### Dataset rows
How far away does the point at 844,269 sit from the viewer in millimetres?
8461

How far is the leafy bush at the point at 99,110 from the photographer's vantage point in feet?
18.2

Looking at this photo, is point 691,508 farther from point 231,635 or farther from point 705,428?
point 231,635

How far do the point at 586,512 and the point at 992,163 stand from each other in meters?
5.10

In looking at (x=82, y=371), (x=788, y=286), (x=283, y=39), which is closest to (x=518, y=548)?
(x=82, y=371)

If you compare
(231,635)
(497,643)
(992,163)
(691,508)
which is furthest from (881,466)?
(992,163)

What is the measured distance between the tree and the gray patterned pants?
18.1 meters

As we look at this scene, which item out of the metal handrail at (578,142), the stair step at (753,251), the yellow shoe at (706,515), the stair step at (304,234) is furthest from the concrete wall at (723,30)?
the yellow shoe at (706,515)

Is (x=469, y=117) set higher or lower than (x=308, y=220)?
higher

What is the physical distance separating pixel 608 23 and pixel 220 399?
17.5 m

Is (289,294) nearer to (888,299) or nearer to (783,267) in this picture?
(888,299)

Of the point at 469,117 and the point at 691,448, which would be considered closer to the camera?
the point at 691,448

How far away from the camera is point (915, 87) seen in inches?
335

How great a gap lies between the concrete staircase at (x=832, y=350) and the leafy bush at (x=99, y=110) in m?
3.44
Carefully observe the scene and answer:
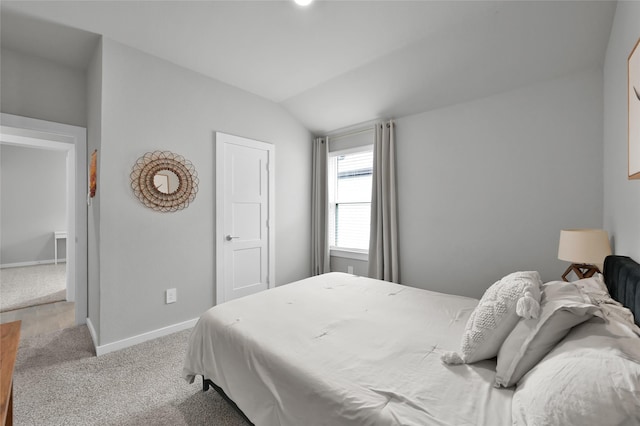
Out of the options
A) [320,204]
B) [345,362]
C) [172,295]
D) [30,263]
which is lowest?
[30,263]

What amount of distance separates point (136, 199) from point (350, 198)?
2695 mm

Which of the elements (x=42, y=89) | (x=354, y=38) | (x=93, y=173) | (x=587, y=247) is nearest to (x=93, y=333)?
(x=93, y=173)

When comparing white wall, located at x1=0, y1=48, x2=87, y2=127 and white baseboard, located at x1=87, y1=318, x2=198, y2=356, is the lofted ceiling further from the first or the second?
white baseboard, located at x1=87, y1=318, x2=198, y2=356

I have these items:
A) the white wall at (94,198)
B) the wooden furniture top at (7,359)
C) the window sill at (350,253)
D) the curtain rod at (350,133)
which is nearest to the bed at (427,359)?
the wooden furniture top at (7,359)

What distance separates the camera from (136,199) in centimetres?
266

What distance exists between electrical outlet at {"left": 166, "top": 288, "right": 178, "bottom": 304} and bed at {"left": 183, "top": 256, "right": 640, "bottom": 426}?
1.24 metres

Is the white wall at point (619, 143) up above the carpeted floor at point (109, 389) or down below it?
above

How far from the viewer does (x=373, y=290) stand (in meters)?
2.33

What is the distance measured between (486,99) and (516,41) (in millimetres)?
617

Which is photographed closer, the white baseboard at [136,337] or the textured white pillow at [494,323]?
the textured white pillow at [494,323]

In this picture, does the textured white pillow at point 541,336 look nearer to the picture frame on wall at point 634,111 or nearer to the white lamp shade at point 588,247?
the picture frame on wall at point 634,111

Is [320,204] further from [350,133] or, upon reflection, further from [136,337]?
[136,337]

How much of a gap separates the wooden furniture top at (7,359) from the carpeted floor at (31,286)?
333cm

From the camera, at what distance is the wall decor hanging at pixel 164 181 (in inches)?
106
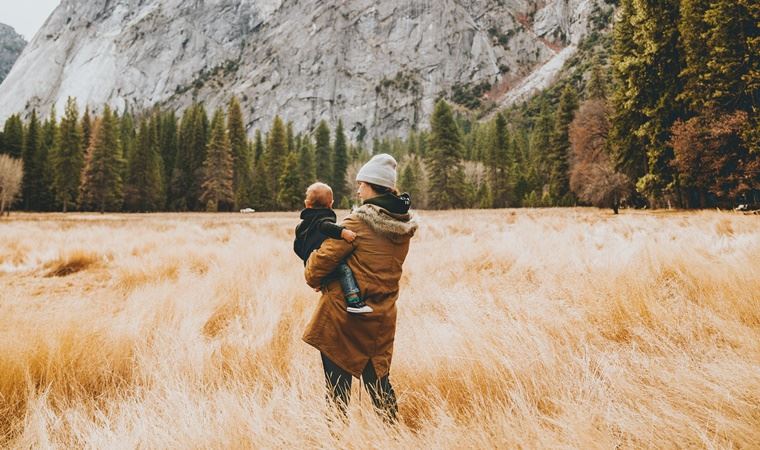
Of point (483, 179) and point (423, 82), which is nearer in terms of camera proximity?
point (483, 179)

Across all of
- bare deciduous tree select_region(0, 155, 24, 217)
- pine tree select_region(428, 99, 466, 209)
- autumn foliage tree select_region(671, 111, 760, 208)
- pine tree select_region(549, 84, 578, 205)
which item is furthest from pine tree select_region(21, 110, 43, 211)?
autumn foliage tree select_region(671, 111, 760, 208)

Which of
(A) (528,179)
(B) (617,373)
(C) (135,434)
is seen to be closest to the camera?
(C) (135,434)

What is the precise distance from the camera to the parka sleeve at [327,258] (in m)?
1.96

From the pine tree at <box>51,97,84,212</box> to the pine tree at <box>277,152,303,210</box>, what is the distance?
80.2ft

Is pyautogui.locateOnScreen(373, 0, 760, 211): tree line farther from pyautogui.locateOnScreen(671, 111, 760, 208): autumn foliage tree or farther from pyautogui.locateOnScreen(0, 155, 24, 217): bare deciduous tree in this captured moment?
pyautogui.locateOnScreen(0, 155, 24, 217): bare deciduous tree

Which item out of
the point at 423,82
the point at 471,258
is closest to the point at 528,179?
the point at 471,258

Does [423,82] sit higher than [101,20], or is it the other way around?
[101,20]

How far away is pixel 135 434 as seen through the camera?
1.79 m

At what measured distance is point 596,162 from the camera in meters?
28.7

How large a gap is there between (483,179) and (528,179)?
14.5m

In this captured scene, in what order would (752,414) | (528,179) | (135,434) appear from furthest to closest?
(528,179), (135,434), (752,414)

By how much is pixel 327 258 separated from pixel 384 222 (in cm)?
35

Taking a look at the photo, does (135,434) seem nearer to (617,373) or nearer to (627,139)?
(617,373)

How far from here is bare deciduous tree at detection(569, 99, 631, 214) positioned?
2477cm
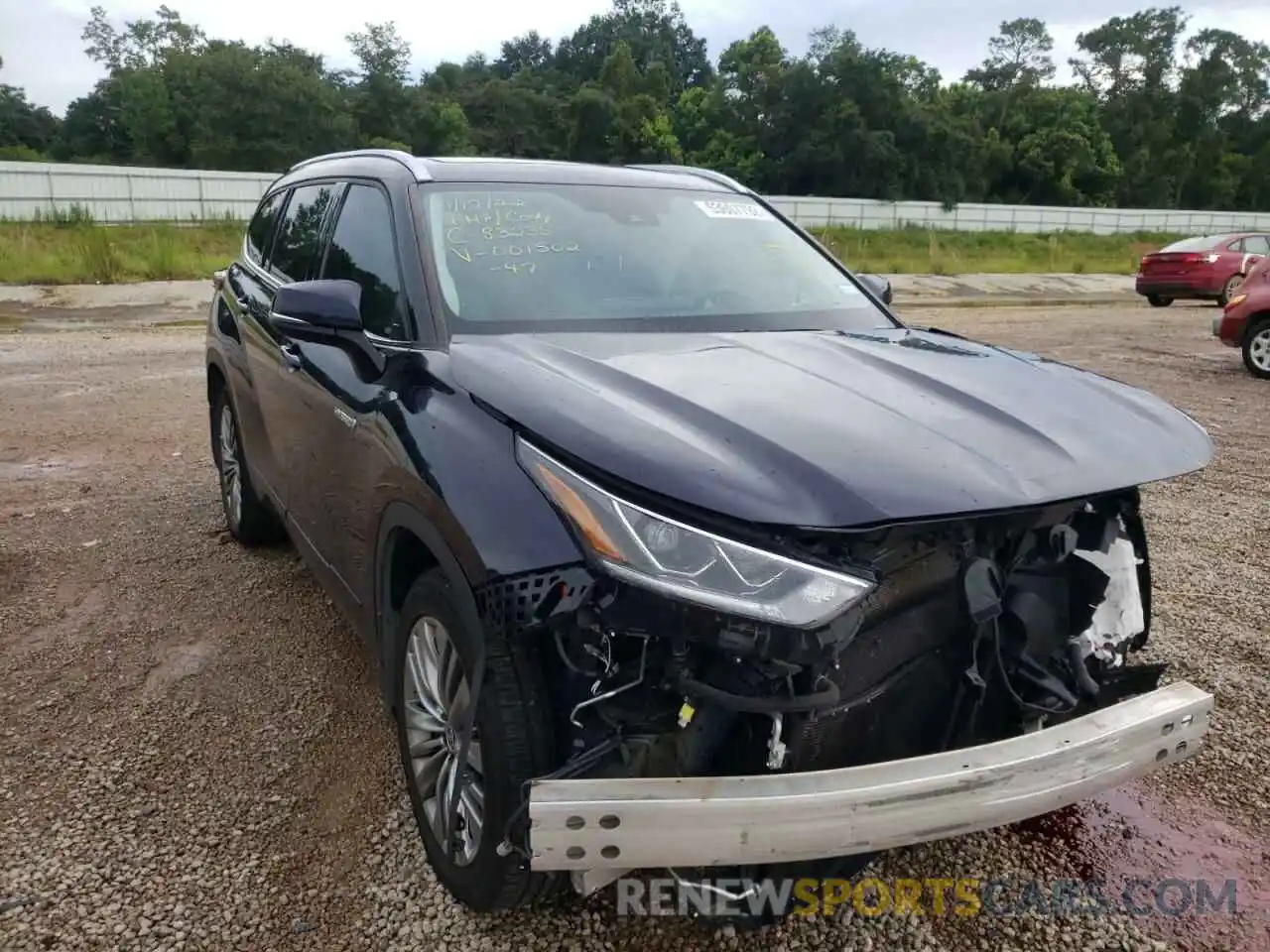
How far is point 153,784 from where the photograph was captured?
299 centimetres

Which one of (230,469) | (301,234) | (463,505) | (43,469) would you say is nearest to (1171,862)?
(463,505)

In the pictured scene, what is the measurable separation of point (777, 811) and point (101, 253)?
2106cm

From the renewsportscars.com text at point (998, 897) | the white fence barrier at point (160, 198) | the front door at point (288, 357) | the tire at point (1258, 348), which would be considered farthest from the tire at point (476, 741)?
the white fence barrier at point (160, 198)

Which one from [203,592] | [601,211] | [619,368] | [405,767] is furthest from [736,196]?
[203,592]

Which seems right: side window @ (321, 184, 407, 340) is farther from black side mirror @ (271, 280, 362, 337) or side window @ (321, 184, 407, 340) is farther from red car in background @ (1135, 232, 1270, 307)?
red car in background @ (1135, 232, 1270, 307)

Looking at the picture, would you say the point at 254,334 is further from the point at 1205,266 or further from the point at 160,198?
the point at 160,198

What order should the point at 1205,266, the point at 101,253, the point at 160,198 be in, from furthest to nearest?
the point at 160,198 → the point at 1205,266 → the point at 101,253

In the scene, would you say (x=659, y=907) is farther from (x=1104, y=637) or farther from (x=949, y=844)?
(x=1104, y=637)

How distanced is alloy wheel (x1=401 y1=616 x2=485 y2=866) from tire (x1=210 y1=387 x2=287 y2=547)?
7.26 feet

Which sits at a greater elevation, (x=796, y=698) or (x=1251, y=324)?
(x=796, y=698)

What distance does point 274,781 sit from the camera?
3.02 meters

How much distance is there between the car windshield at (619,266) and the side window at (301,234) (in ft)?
2.68

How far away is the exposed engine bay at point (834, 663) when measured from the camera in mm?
1896

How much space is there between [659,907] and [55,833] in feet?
5.46
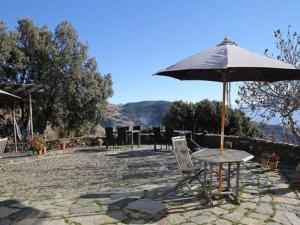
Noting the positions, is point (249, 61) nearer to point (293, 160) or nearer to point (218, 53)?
point (218, 53)

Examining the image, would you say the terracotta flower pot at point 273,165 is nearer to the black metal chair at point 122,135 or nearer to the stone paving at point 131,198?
the stone paving at point 131,198

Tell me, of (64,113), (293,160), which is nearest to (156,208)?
(293,160)

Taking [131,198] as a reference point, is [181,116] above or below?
above

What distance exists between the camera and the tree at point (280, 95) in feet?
33.7

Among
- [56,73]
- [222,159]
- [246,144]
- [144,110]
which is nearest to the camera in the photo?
[222,159]

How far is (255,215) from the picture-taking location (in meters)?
4.63

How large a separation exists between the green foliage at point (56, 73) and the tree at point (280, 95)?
12.9 m

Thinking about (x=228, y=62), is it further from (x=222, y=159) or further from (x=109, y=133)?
(x=109, y=133)

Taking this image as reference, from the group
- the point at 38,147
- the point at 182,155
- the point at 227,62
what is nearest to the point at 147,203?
the point at 182,155

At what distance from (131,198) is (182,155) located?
109 cm

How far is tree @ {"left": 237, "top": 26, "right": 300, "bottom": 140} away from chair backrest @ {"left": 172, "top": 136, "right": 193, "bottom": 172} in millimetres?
5522

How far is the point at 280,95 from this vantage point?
10.5 meters

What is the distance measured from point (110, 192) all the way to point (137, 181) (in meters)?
1.30

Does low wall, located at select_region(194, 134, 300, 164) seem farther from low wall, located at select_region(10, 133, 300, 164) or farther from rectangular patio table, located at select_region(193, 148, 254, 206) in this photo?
rectangular patio table, located at select_region(193, 148, 254, 206)
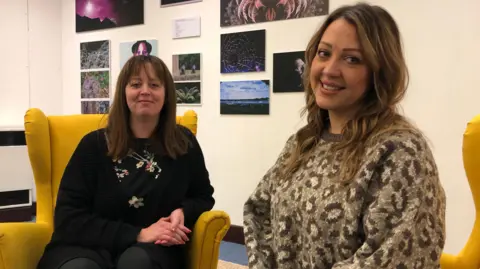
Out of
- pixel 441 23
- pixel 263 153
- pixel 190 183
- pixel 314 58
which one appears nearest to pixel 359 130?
pixel 314 58

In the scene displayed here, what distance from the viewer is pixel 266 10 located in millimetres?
3182

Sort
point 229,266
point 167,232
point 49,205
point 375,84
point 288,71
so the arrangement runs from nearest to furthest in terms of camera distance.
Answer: point 375,84
point 167,232
point 49,205
point 229,266
point 288,71

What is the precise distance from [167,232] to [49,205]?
0.71 m

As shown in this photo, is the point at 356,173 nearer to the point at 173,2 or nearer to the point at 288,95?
the point at 288,95

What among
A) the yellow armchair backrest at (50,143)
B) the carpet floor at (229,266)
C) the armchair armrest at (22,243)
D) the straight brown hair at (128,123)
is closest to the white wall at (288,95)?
the carpet floor at (229,266)

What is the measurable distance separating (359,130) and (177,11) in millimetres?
2850

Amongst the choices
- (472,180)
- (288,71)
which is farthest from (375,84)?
(288,71)

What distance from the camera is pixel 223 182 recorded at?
3.51m

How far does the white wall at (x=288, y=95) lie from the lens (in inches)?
99.3

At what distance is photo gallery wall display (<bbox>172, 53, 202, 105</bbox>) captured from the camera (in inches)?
140

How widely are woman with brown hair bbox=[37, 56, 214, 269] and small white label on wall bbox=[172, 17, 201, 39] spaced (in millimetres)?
1727

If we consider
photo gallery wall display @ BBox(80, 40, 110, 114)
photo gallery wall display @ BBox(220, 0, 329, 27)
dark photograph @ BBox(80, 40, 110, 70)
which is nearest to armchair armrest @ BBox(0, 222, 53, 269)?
photo gallery wall display @ BBox(220, 0, 329, 27)

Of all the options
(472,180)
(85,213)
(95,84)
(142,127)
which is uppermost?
(95,84)

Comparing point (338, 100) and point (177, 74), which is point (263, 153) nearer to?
point (177, 74)
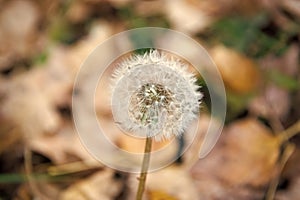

### SHORT EXERCISE
Arrange the records from the line with "At what distance from" up to and including the line with "10.5 meters" as a two-column CSV with the columns input and output. Give one row per record, putting each value in a single quoted field and replacing line breaks with spaces.

### FINISHED TASK
input,output
"At what distance from (131,198) is (182,155) located?","109 cm"
"How far is tree @ {""left"": 237, ""top"": 26, ""right"": 300, ""bottom"": 140} away from chair backrest @ {""left"": 172, ""top"": 136, ""right"": 193, ""bottom"": 172} in millimetres?","5522"
"How far is the point at 280,95 from this vantage point?","10.5 meters"